One big number: Disney’s Lucasfilms purchase

$4.05 billion: How much Disney purchased Lucasfilm—home to legendary franchises Star Wars and Indiana Jones—for in October 2012. It’s a bit more than the $3.96 billion Disney paid for Marvel Entertainment, and its associated characters, for in 2009. The Star Wars franchise is the second-biggest one in the world, second to—you guessed it–Marvel.

Quotable: George Lucas on selling Star Wars to Disney

“I’ve always believed that Star Wars could live beyond me, and I thought it was important to set up the transition during my lifetime. I’m confident that with Lucasfilm under the leadership of Kathleen Kennedy, and having a new home within the Disney organization, Star Wars will certainly live on and flourish for many generations to come.”—Lucasfilm founder George Lucas in a statement in 2012.

Charted: Four out of five Disney-backed Star Wars movie were massive hits

Show of interest: The Mandalorian

The Mandalorian, whose first season released in November 2019, is arguably the biggest hit not just for Disney, but across streaming platforms.
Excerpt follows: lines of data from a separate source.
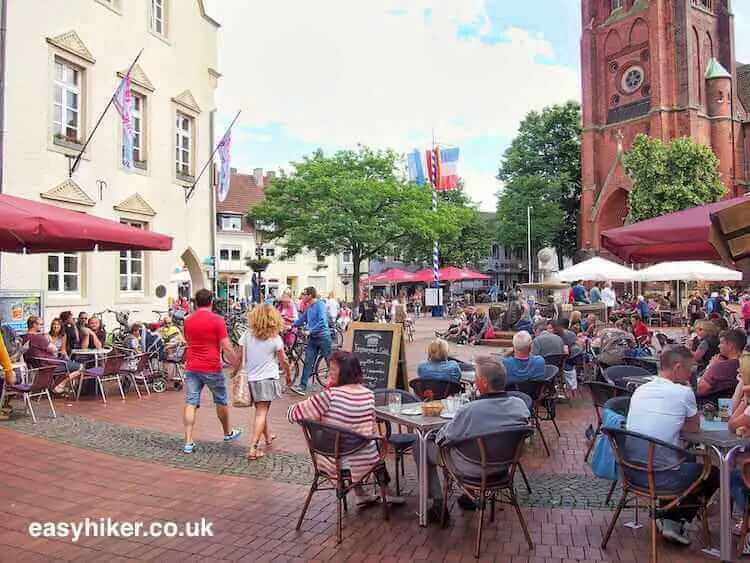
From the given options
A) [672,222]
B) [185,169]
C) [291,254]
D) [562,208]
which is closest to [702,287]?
[562,208]

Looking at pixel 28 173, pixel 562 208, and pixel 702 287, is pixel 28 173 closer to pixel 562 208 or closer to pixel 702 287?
pixel 702 287

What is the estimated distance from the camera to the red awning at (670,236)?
22.3 ft

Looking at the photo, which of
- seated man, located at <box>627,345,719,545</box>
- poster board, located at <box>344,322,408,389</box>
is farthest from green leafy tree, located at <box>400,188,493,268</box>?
seated man, located at <box>627,345,719,545</box>

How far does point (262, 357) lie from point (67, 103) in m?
11.0

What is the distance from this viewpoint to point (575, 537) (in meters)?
4.46

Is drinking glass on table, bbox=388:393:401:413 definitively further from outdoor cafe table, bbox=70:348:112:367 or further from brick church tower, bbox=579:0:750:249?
brick church tower, bbox=579:0:750:249

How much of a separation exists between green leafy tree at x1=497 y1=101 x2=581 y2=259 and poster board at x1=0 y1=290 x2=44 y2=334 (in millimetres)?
42325

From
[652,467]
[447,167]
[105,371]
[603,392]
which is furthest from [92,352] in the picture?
[447,167]

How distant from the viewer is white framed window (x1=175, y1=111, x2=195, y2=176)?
1866cm

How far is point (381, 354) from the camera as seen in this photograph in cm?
827

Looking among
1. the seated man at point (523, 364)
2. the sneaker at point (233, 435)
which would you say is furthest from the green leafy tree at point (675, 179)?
the sneaker at point (233, 435)

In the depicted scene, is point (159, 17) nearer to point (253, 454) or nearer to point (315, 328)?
point (315, 328)

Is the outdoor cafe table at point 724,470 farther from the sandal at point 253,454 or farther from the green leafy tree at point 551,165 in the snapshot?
the green leafy tree at point 551,165

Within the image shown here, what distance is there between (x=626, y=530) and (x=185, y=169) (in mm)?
17260
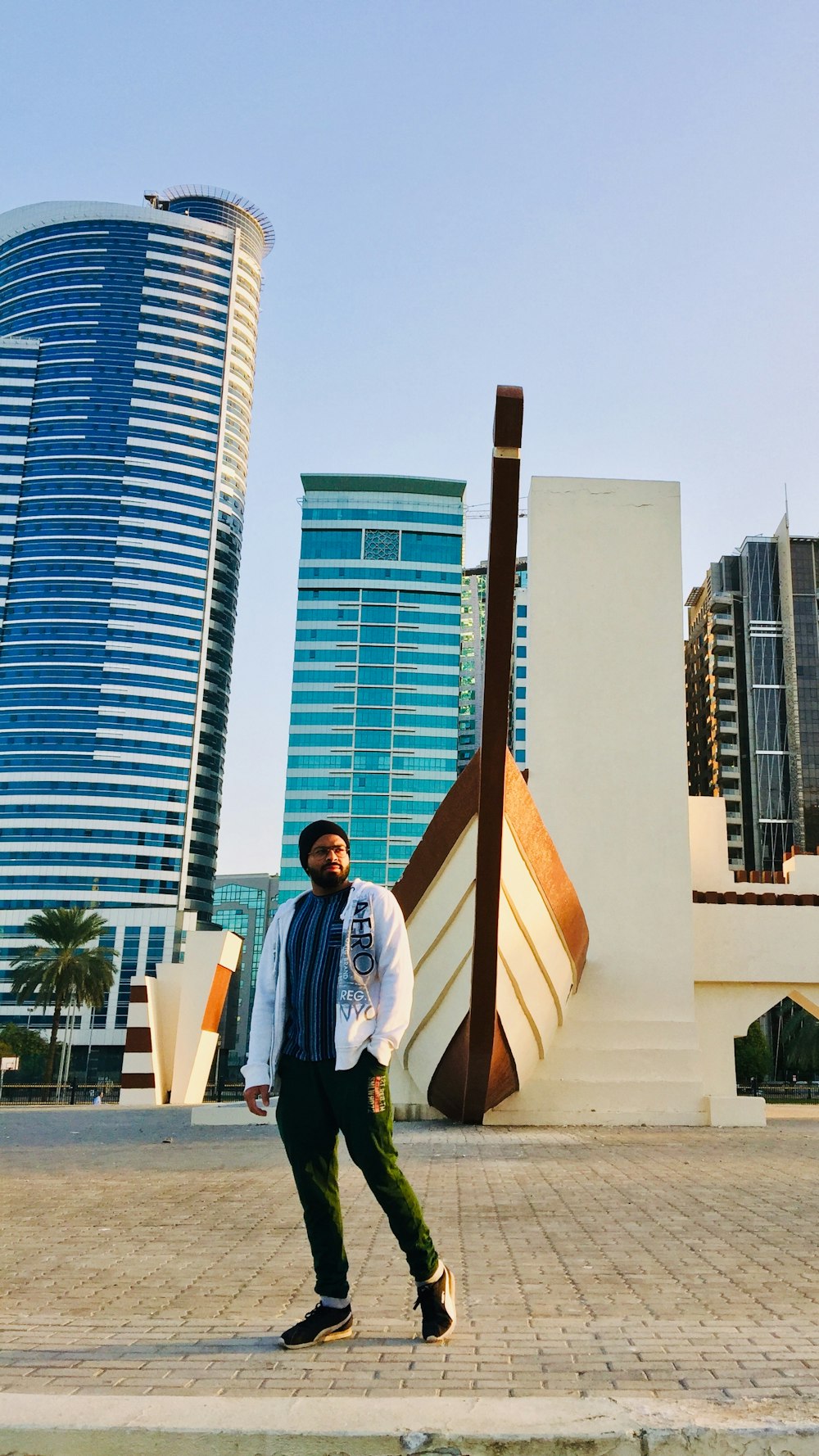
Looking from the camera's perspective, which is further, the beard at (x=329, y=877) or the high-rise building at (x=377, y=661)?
the high-rise building at (x=377, y=661)

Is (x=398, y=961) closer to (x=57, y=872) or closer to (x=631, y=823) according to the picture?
(x=631, y=823)

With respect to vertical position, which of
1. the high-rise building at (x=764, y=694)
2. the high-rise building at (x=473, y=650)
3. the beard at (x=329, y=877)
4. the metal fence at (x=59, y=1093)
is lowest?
the metal fence at (x=59, y=1093)

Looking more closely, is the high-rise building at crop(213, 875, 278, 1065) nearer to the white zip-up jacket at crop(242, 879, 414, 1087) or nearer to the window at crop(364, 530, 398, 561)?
the window at crop(364, 530, 398, 561)

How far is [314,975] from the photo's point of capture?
3473 mm

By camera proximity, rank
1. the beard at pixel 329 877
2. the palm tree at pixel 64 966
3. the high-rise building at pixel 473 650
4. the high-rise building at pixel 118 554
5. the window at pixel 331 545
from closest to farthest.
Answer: the beard at pixel 329 877 → the palm tree at pixel 64 966 → the high-rise building at pixel 118 554 → the window at pixel 331 545 → the high-rise building at pixel 473 650

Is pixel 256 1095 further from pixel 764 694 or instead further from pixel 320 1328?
pixel 764 694

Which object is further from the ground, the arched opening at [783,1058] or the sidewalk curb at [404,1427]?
the sidewalk curb at [404,1427]

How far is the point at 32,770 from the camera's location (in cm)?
8994

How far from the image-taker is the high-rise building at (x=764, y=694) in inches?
2953

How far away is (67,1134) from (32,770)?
8203 cm

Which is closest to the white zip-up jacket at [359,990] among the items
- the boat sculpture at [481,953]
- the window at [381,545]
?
the boat sculpture at [481,953]

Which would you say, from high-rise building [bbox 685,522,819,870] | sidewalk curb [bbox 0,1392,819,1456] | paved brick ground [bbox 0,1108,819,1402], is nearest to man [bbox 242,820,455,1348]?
paved brick ground [bbox 0,1108,819,1402]

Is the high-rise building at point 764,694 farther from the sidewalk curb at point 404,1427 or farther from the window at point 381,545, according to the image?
the sidewalk curb at point 404,1427

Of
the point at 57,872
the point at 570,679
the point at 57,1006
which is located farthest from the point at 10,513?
the point at 570,679
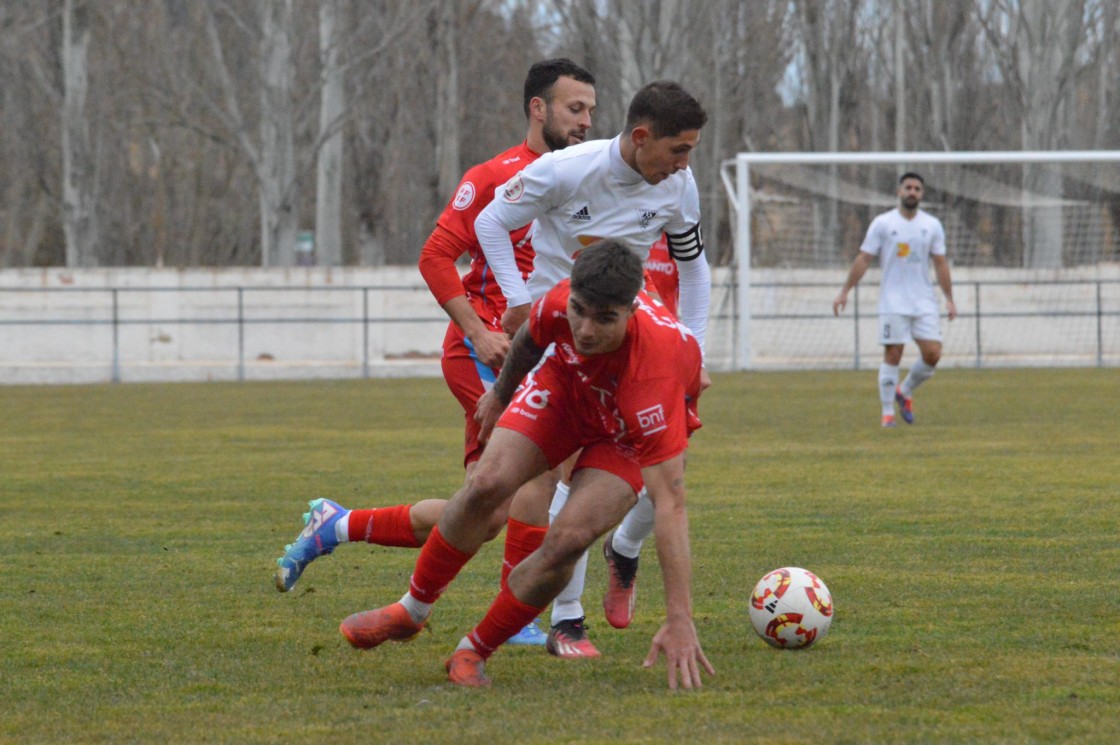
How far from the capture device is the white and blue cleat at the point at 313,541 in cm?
569

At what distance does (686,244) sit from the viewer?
566cm

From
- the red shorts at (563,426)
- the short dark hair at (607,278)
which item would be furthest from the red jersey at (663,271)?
the short dark hair at (607,278)

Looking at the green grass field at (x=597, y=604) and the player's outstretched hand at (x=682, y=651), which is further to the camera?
the player's outstretched hand at (x=682, y=651)

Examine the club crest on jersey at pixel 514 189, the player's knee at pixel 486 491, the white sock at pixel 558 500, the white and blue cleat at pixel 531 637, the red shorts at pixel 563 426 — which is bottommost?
the white and blue cleat at pixel 531 637

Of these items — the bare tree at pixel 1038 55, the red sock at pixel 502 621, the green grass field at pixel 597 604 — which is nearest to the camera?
the green grass field at pixel 597 604

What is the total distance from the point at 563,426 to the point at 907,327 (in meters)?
10.3

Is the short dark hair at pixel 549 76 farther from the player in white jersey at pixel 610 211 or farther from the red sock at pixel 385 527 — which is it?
the red sock at pixel 385 527

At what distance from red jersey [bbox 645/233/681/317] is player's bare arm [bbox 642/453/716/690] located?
1.43 meters

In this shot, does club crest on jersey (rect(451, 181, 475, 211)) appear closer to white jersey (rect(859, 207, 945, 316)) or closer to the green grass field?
the green grass field

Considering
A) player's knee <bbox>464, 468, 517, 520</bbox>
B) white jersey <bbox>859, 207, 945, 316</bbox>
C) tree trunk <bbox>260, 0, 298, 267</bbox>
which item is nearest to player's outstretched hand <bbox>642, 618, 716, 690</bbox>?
player's knee <bbox>464, 468, 517, 520</bbox>

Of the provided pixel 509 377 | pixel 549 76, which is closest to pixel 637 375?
pixel 509 377

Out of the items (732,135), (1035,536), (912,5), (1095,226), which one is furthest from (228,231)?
(1035,536)

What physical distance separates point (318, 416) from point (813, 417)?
5.47 m

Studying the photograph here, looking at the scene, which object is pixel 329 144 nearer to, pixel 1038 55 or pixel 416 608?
pixel 1038 55
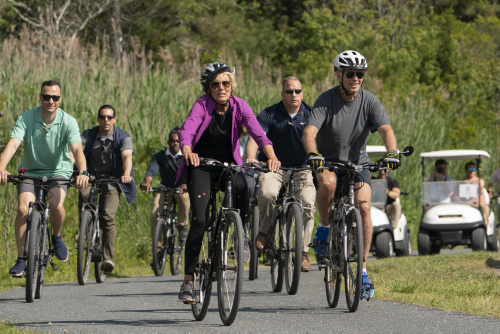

The excitement around the adventures of the helmet-wearing bounty hunter and his cute apprentice, meme-worthy Grogu, aka “The Child” aka “Baby Yoda,” has built and lasted year after year. The successful second season spawned two spin-off series, The Book of Boba Fett, and the upcoming Ahsoka.

Disney+ has other blockbuster Star Wars titles up its sleeves, too. For instance: Obi-Wan Kenobi, which came out in mid-2022, clocked the biggest premiere for any Star Wars TV series, narrowly beating the second season of The Mandalorian. It excited fans because Ewan McGregor reprised his role as the titular character from the pre-Disney era. But while Obi-Wan Kenobi still pulls on a thread from the original Star Wars-verse, The Mandalorian perfectly straddles nostalgia and novelty, welcoming both age-old fans and newcomers with no previous context or knowledge of the franchise.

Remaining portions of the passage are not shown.